§ Your assignment
In the listing below, the lines starting at the line with "2017 Harley-Davidson Road King | 913718" and ending at the line with "Toda banda marcial" are to be output verbatim. Images stay out of the copy.

Start of Dataset entries

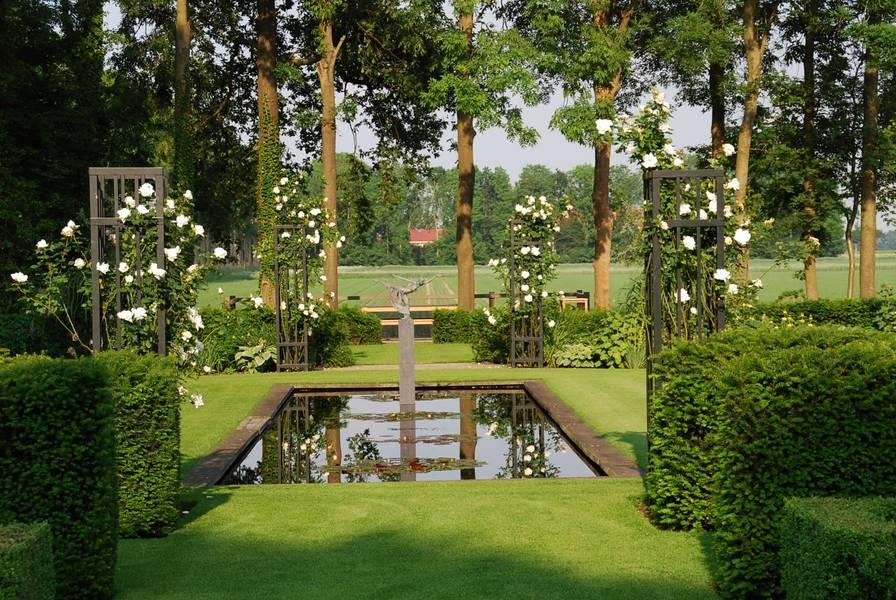 Mooie tuin in wolfheze met hoogteverschil bekijkt u de tuinfoto 39 s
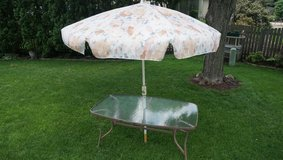 Patio Table and Umbrella in Chicago, Illinois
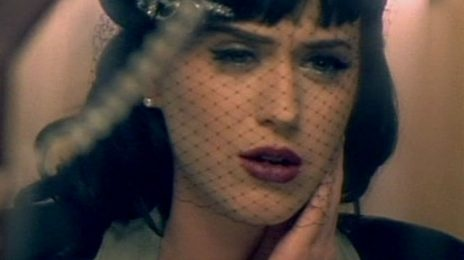 Breaking: Katy Perry's Marriage Comes To An End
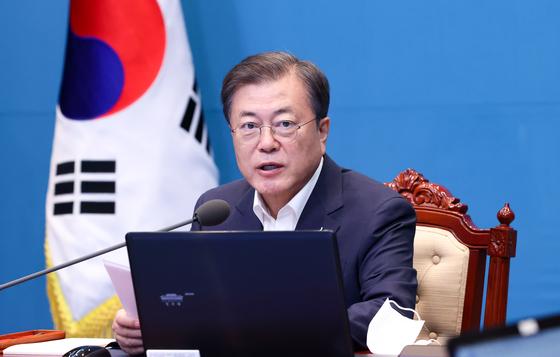 President Moon Jae-in hosts a senior secretariat meeting at the Blue House on Monday.  [YONHAP]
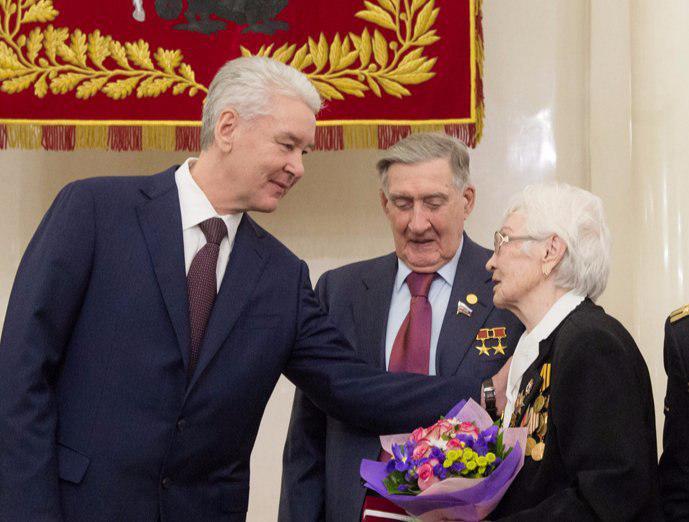 Собянин утвердил разовые выплаты ветеранам и чернобыльцам // mos.ru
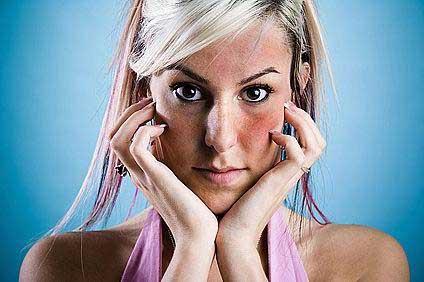 a fagytól vörös foltokkal borított arc)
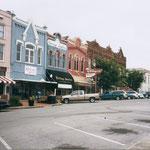 Schöne Häuserfassade am Platz von Shelbyville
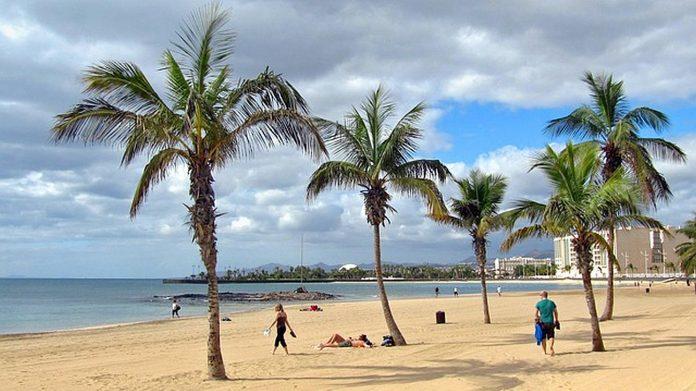 Esant dabartinei epidemiologinei situacijai, Kanaru saloms gresia eilinis turistu netekimas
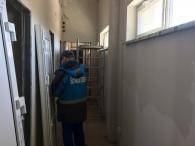монтирование дверей на подстанции «Янтарьэнерго»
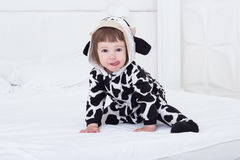 dziecko kostium krowy Zdjęcia Royalty Free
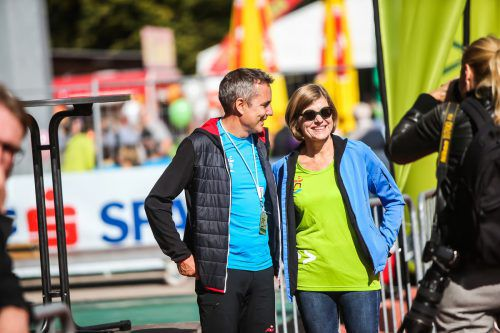 Sportlandesrätin Barbara Schöbi-Fink mit OK-Chef Robert Küng.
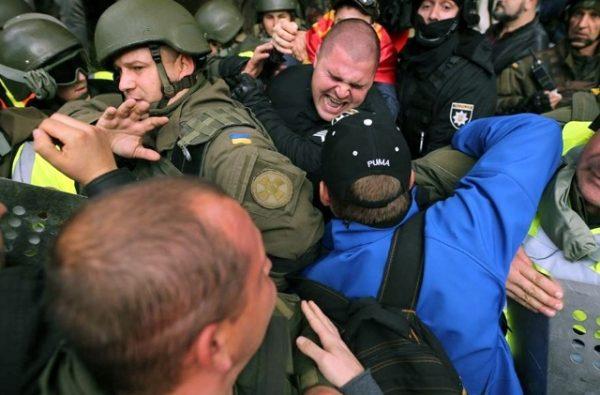 У Києві знову з'явилися намети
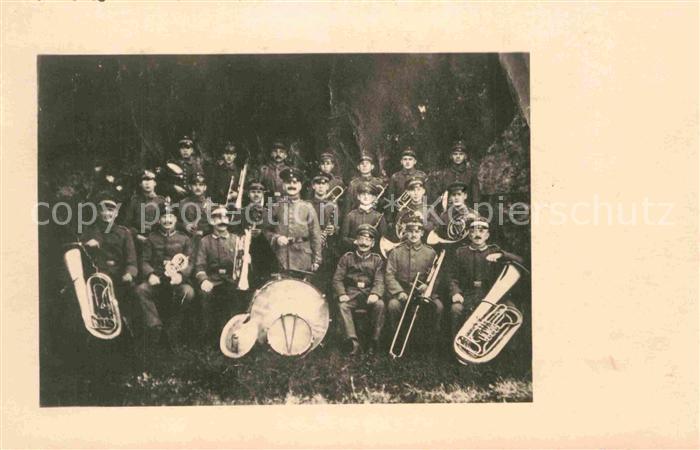 AK / Ansichtskarte Musikanten Soldaten Trommel Tuba Posaune  Kat. Musik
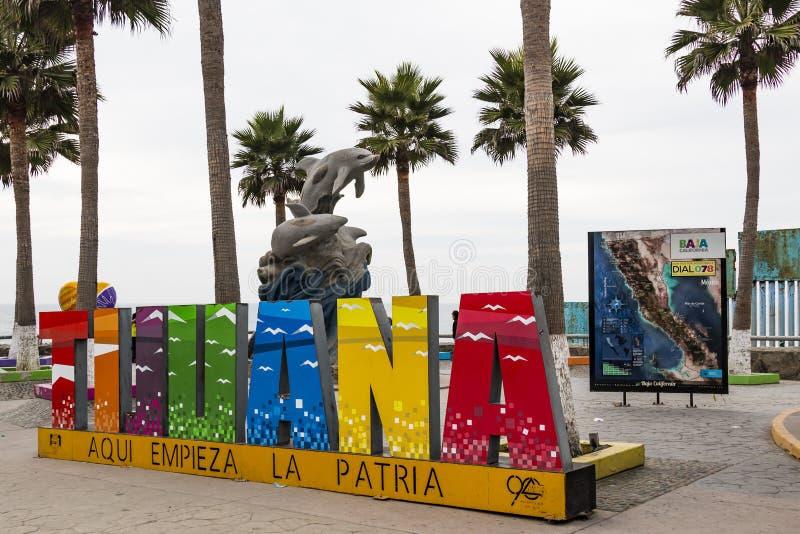 Muestra colorida gigante en Playas de Tijuana en la pared de la frontera internacional imagen de archivo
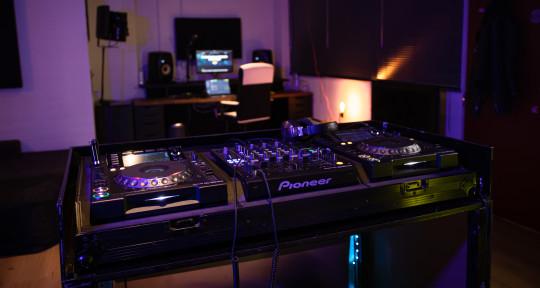 Recording & Livestream studio - The Creagency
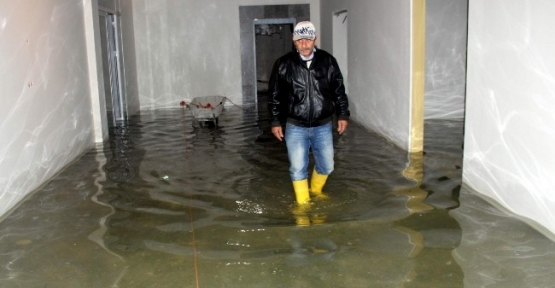 Bartın Ağız Ve Diş Sağlığı Hastanesi İnşaatını Su Bastı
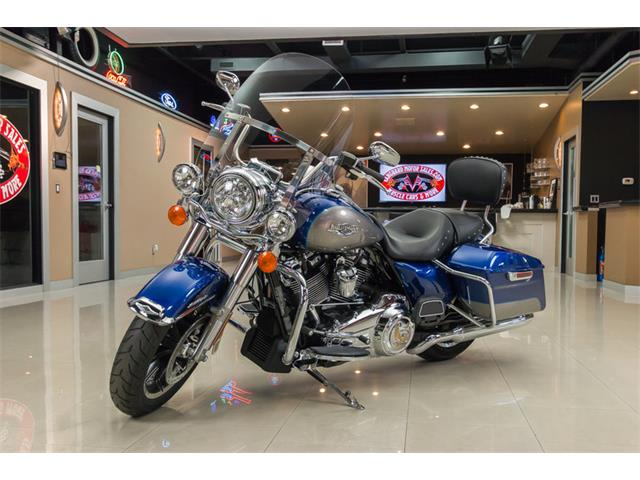 2017 Harley-Davidson Road King | 913718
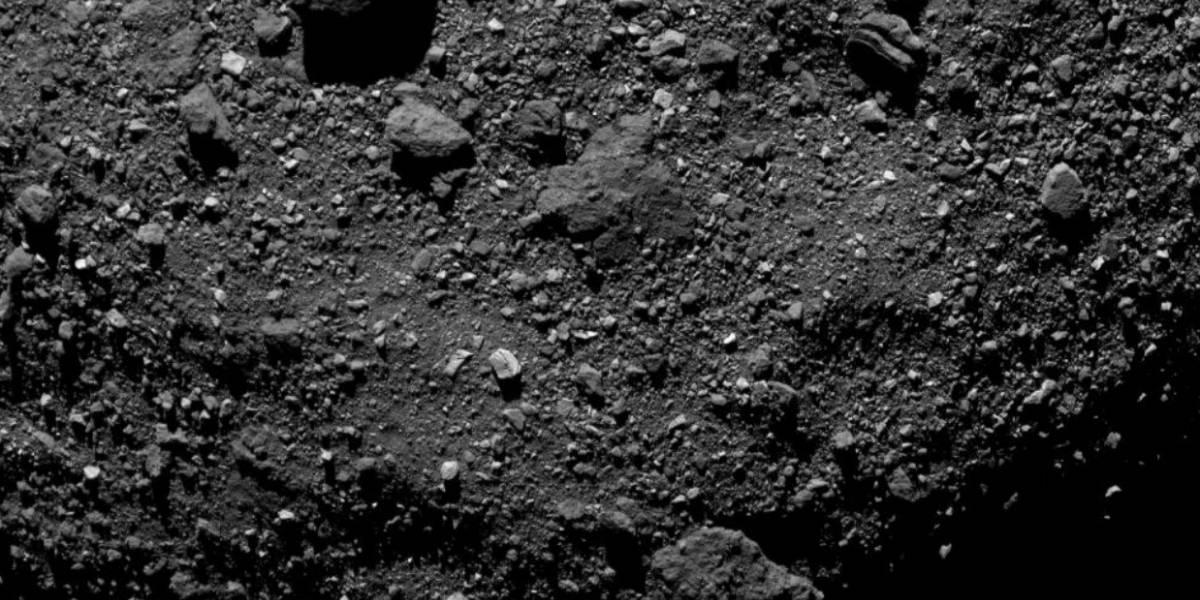 Sonda espacial OSIRIS-REx divulga novo registro do asteroide Bennu
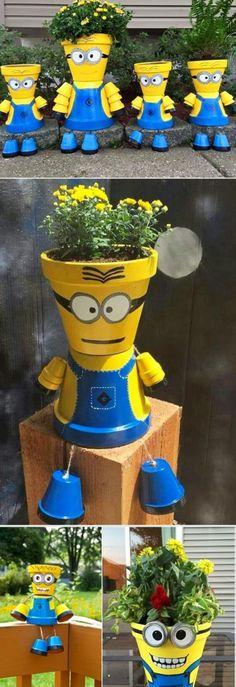 les Minions réalisés avec des pots peints en jaune et bleu, plantes fleuries en jaune, décorer son jardin avec des objets récupérés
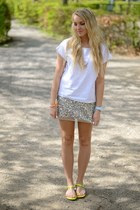Multi sequin skirt with neon details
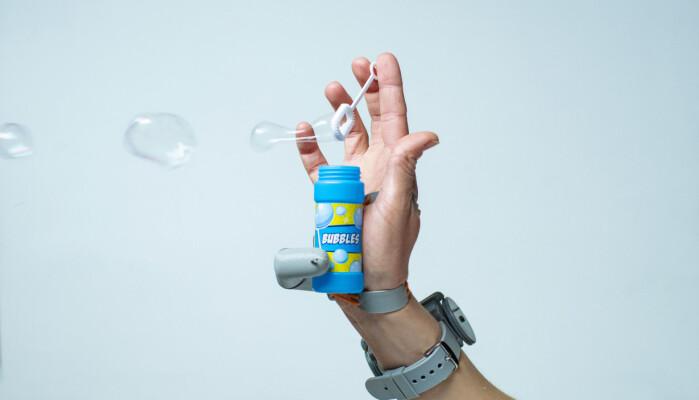 Å blåse såpebobler med bare én hånd var ett av triksene folk fikk til med robot-tommelen.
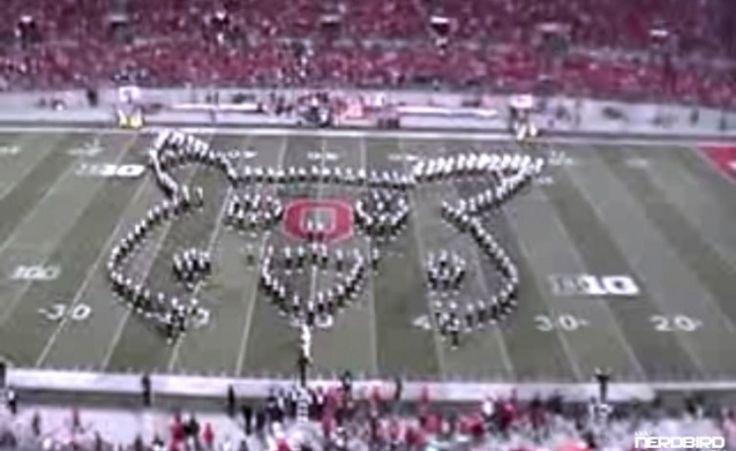 Toda banda marcial de escola/faculdade que você já viu acaba de se transformar em meros tocadores de tambor e corneta.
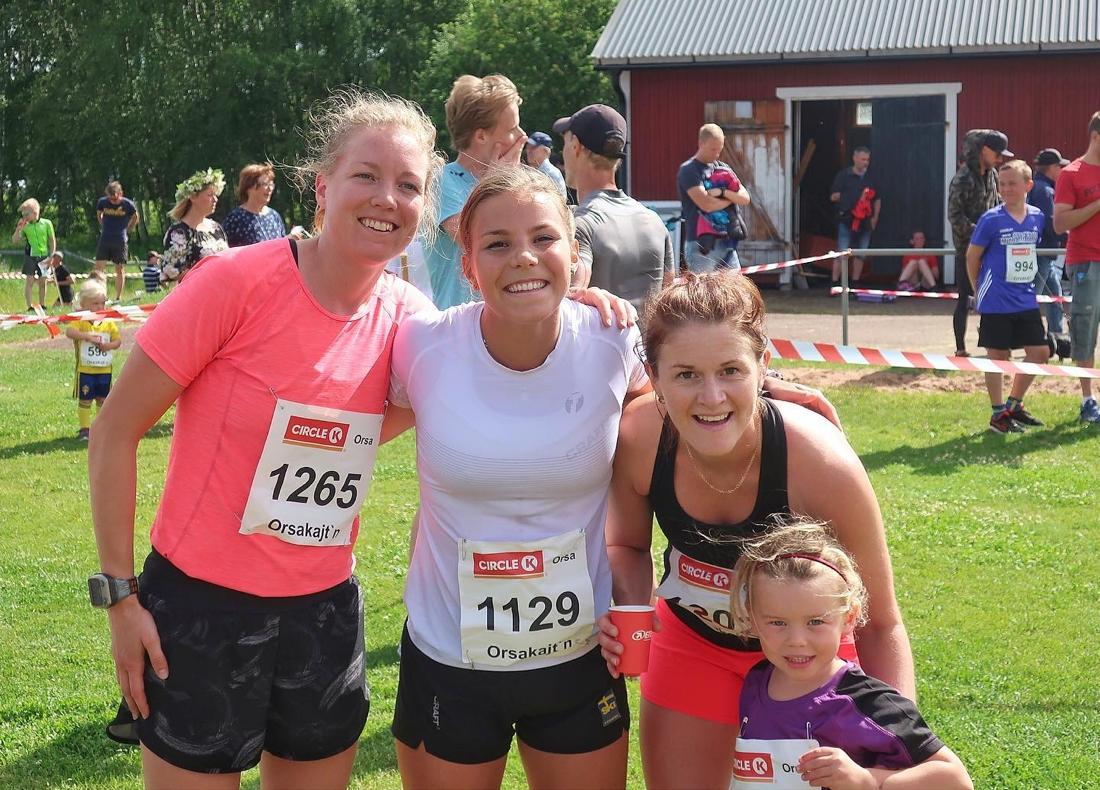 Topptre på damernas 6 kilometer. Fr.v. Trean Moa Larsson, ettan Johanna Hagström och tvåan Helene Söderlund. FOTO: Leif Söderlund.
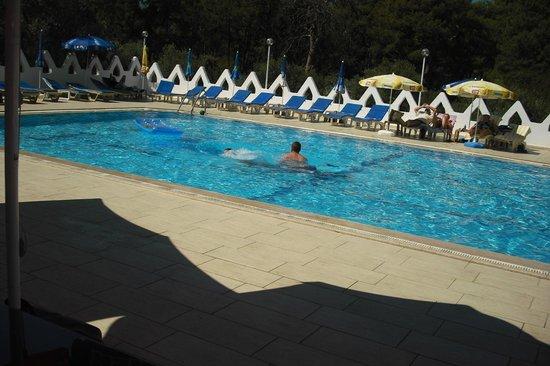 Tumen Hotel : pool area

End of Dataset entries

§ Answer for this exercise
 2017 Harley-Davidson Road King | 913718
 Sonda espacial OSIRIS-REx divulga novo registro do asteroide Bennu
 les Minions réalisés avec des pots peints en jaune et bleu, plantes fleuries en jaune, décorer son jardin avec des objets récupérés
Multi sequin skirt with neon details
 Å blåse såpebobler med bare én hånd var ett av triksene folk fikk til med robot-tommelen.
 Toda banda marcial de escola/faculdade que você já viu acaba de se transformar em meros tocadores de tambor e corneta.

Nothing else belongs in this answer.